Recently Nvidia labs launched a PyTorch-based GAN(Generative Adversarial Network) library: Imaginaire, that integrates the implementations of several images and video synthesis methods developed by NVIDIA into one. Let’s discuss all about Nvidia and their research with implementations.
Table of contents
- Preface
- Imaginaire
- Imaginaire Models
- Installing Imaginaire
- 1. pix2pixHD
- 2. SPADE
- 3. UNIT(Unsupervised image-to-image Translation)
- 4. MUNIT(Multimodal Unsupervised image-to-image Translation)
- 5. FUNIT(Few-Shot Unsupervised image-to-image Translation)
- 6. COCO-FUNIT(Few-Shot Unsupervised Image Translation with a Content Conditioned Style Encoder)
- 7. vid2vid(Video-to-Video Synthesis)
Preface
Nvidia Research labs
Nvidia Research Labs has been a great success for Nvidia over the years, they have done some great tie-ups with the top fortune companies to leverage the power of AI with their extraordinary powerful chipsets, and also their research area is getting bigger over time.
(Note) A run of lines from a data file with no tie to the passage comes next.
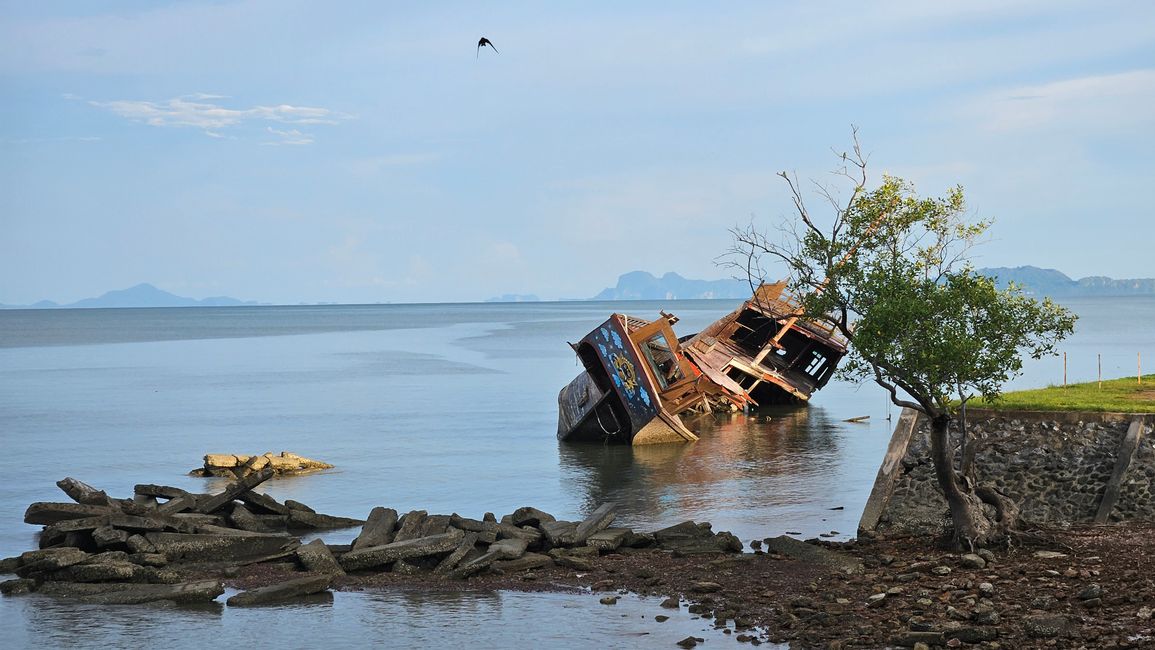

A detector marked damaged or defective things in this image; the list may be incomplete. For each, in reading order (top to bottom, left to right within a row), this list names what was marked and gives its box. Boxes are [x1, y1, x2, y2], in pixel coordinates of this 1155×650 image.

rusty metal structure [560, 280, 848, 442]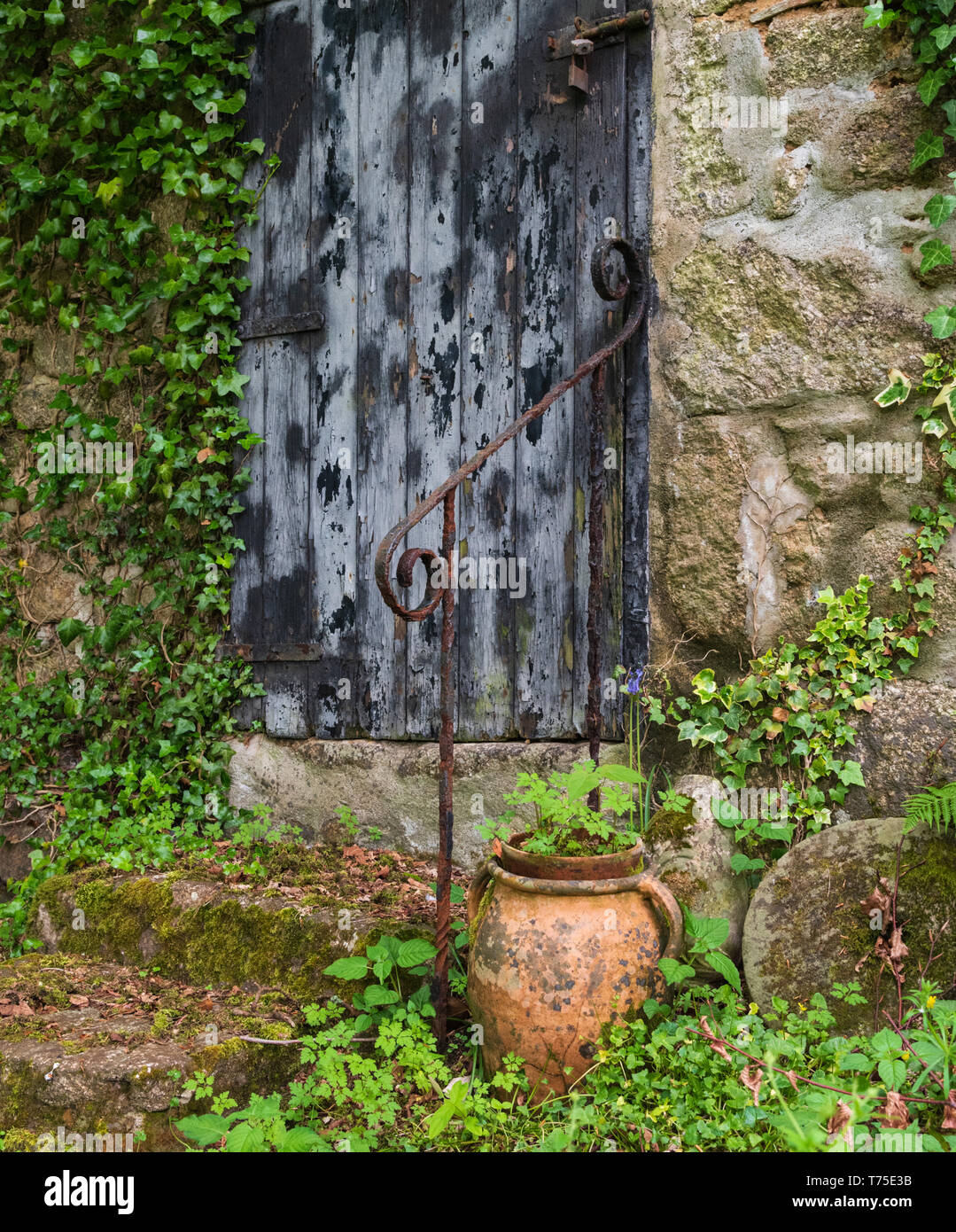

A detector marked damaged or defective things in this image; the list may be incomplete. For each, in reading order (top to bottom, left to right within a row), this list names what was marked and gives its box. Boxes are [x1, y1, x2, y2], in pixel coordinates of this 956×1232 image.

rusty metal latch [544, 8, 650, 62]
rusty iron handrail [374, 235, 650, 1044]
rusty metal latch [374, 238, 650, 1049]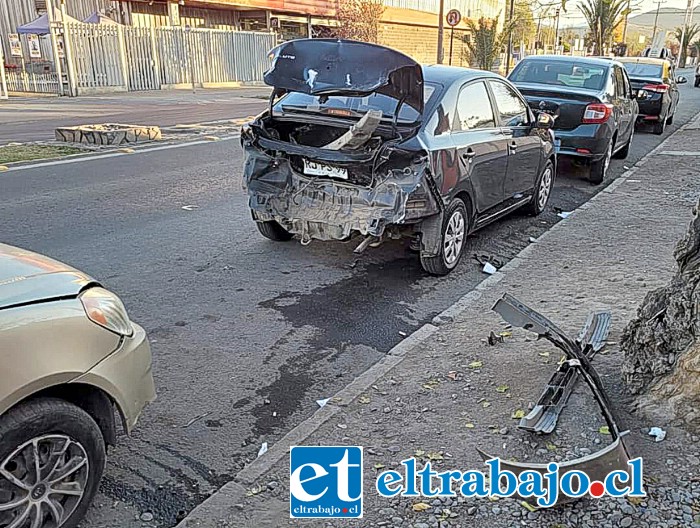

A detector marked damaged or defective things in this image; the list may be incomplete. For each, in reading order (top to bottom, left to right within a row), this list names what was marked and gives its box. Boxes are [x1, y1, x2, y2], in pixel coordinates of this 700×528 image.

crumpled rear bumper [243, 142, 434, 241]
damaged dark gray sedan [242, 39, 556, 274]
broken taillight [580, 103, 612, 125]
detached metal bumper piece [478, 294, 632, 506]
broken plastic debris [648, 424, 664, 442]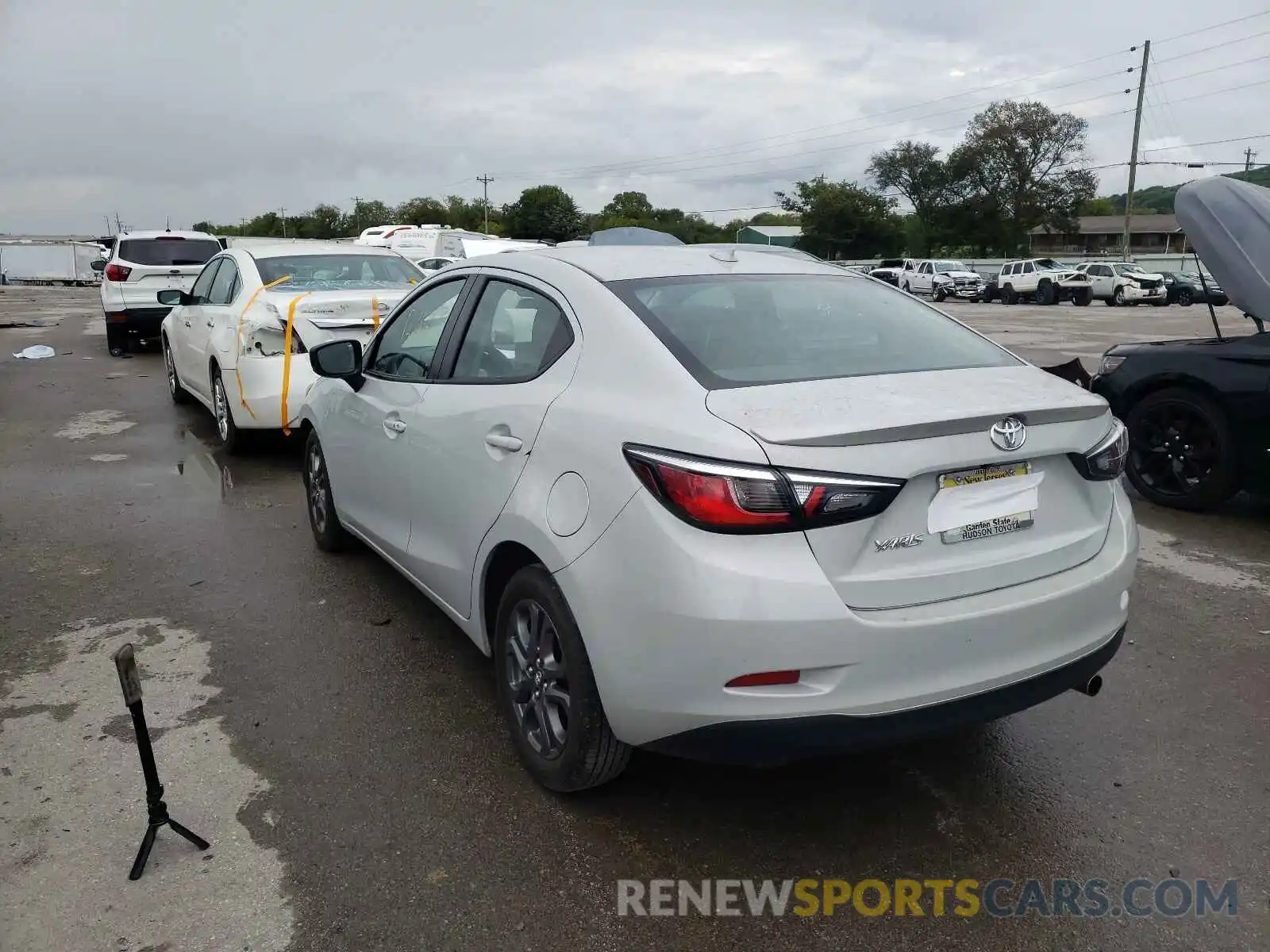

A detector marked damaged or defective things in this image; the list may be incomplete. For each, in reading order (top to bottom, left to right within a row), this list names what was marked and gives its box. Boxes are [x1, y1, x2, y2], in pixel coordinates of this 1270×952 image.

damaged white sedan [159, 246, 421, 454]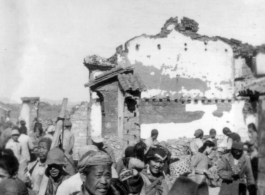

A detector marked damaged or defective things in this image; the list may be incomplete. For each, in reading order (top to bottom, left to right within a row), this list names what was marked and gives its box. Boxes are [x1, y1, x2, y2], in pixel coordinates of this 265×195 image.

damaged structure [83, 16, 264, 144]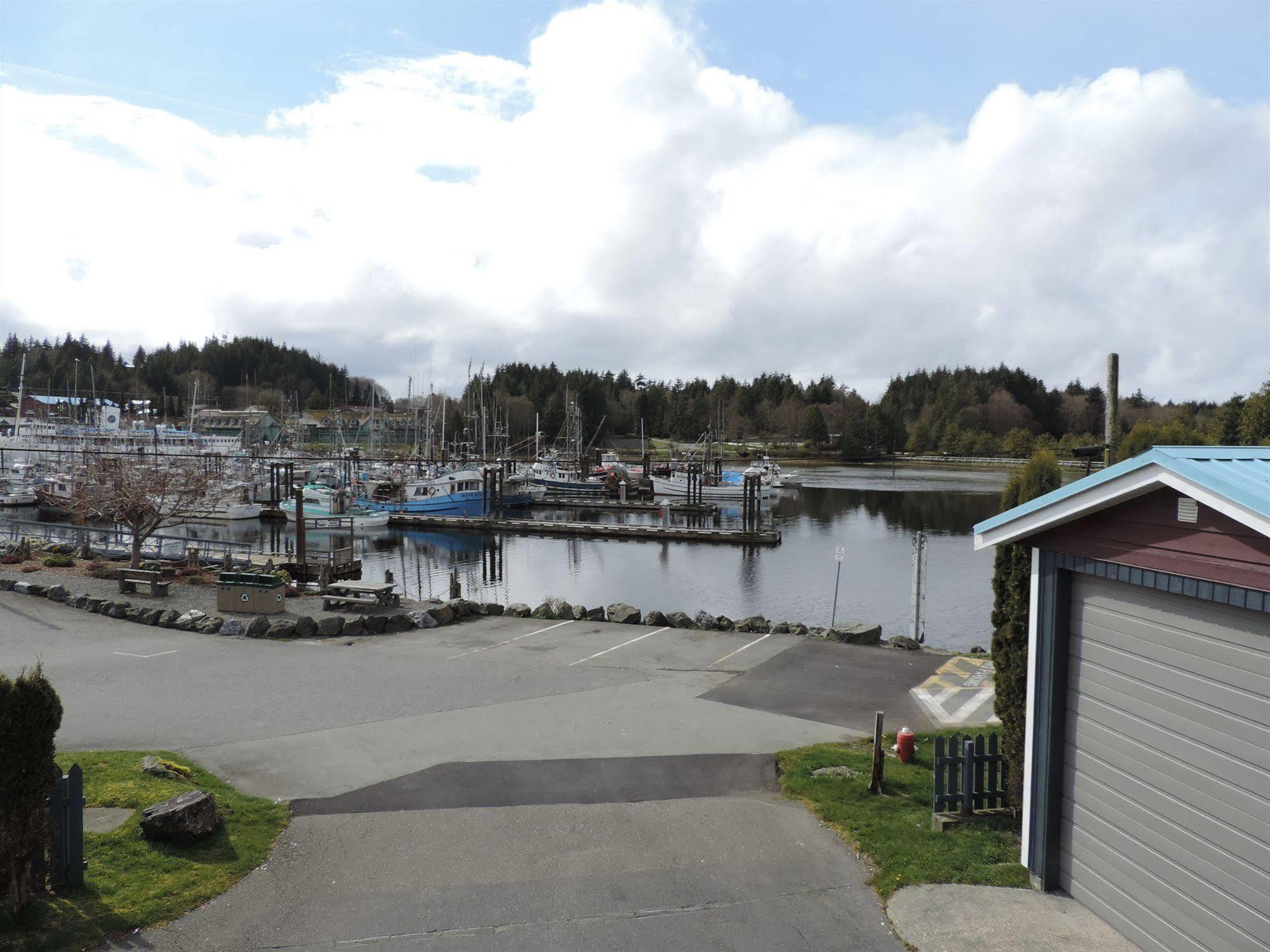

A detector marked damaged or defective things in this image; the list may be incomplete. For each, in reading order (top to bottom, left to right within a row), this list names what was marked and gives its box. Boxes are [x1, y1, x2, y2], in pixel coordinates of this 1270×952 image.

dark asphalt patch [701, 645, 950, 736]
dark asphalt patch [292, 756, 777, 817]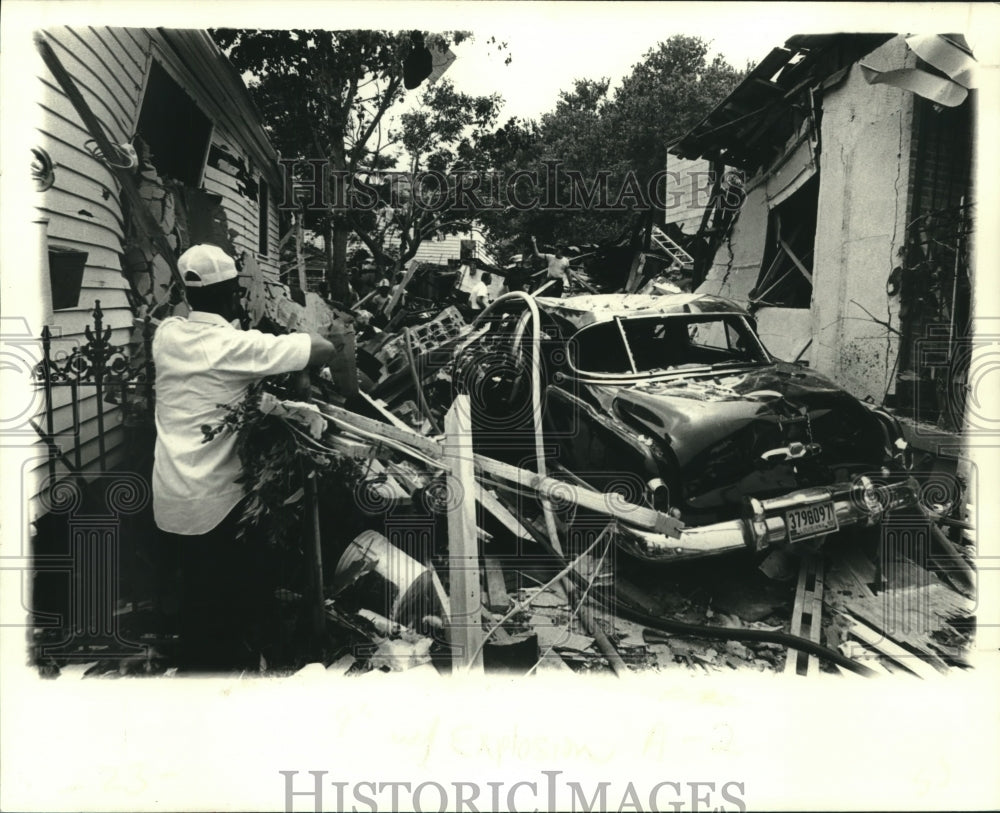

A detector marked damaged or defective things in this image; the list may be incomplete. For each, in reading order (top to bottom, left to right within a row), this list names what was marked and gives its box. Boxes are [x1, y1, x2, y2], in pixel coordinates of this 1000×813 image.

damaged house wall [31, 28, 282, 516]
broken window opening [135, 60, 211, 187]
broken window opening [752, 174, 820, 308]
wrecked car [454, 290, 920, 560]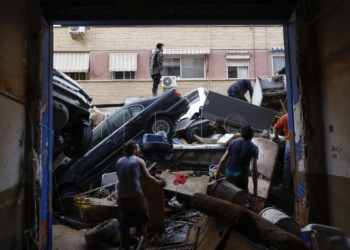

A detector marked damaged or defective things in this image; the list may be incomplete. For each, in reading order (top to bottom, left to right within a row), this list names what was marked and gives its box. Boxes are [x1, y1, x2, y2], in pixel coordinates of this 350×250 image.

crushed car [52, 68, 92, 158]
crushed car [54, 88, 189, 197]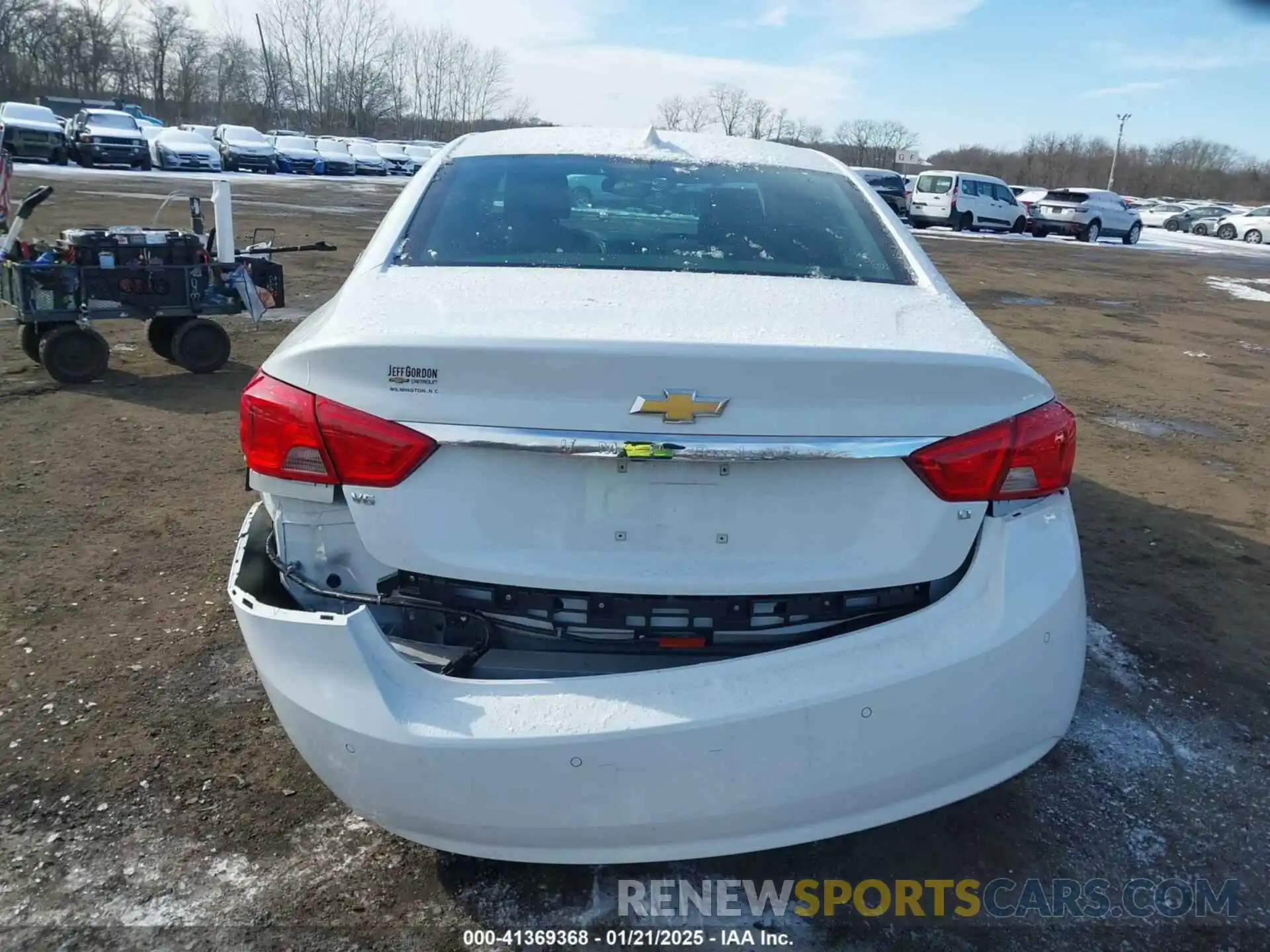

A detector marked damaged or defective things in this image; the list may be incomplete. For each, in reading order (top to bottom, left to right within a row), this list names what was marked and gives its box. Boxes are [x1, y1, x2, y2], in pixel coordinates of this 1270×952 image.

damaged rear bumper [226, 497, 1080, 862]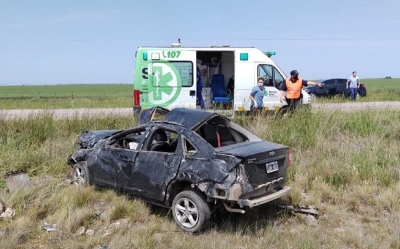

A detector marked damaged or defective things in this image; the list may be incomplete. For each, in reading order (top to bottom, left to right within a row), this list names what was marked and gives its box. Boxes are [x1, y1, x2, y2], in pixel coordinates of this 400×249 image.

severely damaged car [68, 108, 290, 232]
overturned vehicle [68, 108, 290, 232]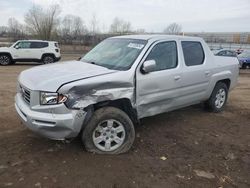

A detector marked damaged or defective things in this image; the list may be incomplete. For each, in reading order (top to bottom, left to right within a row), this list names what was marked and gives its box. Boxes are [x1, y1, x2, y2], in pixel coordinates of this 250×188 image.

damaged front bumper [15, 93, 87, 140]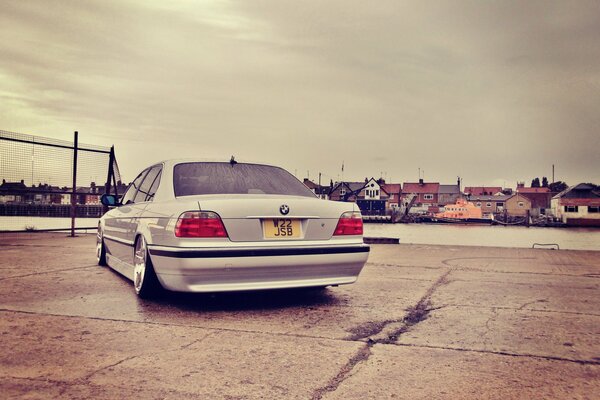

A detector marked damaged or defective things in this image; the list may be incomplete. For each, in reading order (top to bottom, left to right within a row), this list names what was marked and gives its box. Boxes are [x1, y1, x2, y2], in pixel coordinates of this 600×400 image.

cracked pavement [1, 233, 600, 398]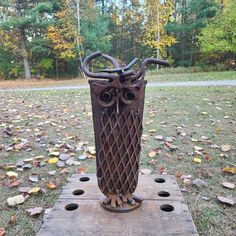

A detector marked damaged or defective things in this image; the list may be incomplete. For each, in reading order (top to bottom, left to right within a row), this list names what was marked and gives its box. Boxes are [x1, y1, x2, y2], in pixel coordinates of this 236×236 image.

They are extensively working on GAN techniques.
GAN(Generative Adversarial Network)
“A generative adversarial network (GAN) is a class of machine learning frameworks designed by Ian Goodfellow and his colleagues in 2014. Two neural networks contesting with each other in a game (in the form of a zero-sum game, where one agent’s gain is another agent’s loss”
Subscribe to our Newsletter
Join our editors every weekday evening as they steer you through the most significant news of the day, introduce you to fresh perspectives, and provide unexpected moments of joy
Your newsletter subscriptions are subject to AIM Privacy Policy and Terms and Conditions.
some of the fields where Nvidia research is working are as follows:
- COVID-19
- 3D DEEP LEARNING
- ARTIFICIAL INTELLIGENCE AND MACHINE LEARNING
- COMPUTATIONAL PHOTOGRAPHY AND IMAGING
- COMPUTER VISION
- HUMAN-COMPUTER INTERACTION
- Medical
- REAL-TIME RENDERING
- ROBOTICS
- VIRTUAL AND AUGMENTED REALITY
Nvidia also host ai podcast with their researcher to share the thoughts and inspiration behind their work you can listen to them here
Imaginaire
Imaginaire is a PyTorch-based Generative Adversarial Network(GAN) library, that integrates all the optimized implementations of multiple images and video synthesis projects developed by Nvidia into one. It is released under Nvidia software license
Imaginaire Models
Imaginaire added many supervised, unsupervised, image to image & video to video translation models into their library, all the models are pretrained on Nvidia DGX 1machien with 8 32GB V100 using PyTorch docker v20.03. let’s discuss all of them one by one:
1. Image-to-Image translation
The image-to-Image translation is a method of vision and graphical problems where the goal of algorithms is to learn the mapping between an input image and an output image, some of the areas of Image-to-Image translation are style transfer, object transfiguration, and photo enhancement.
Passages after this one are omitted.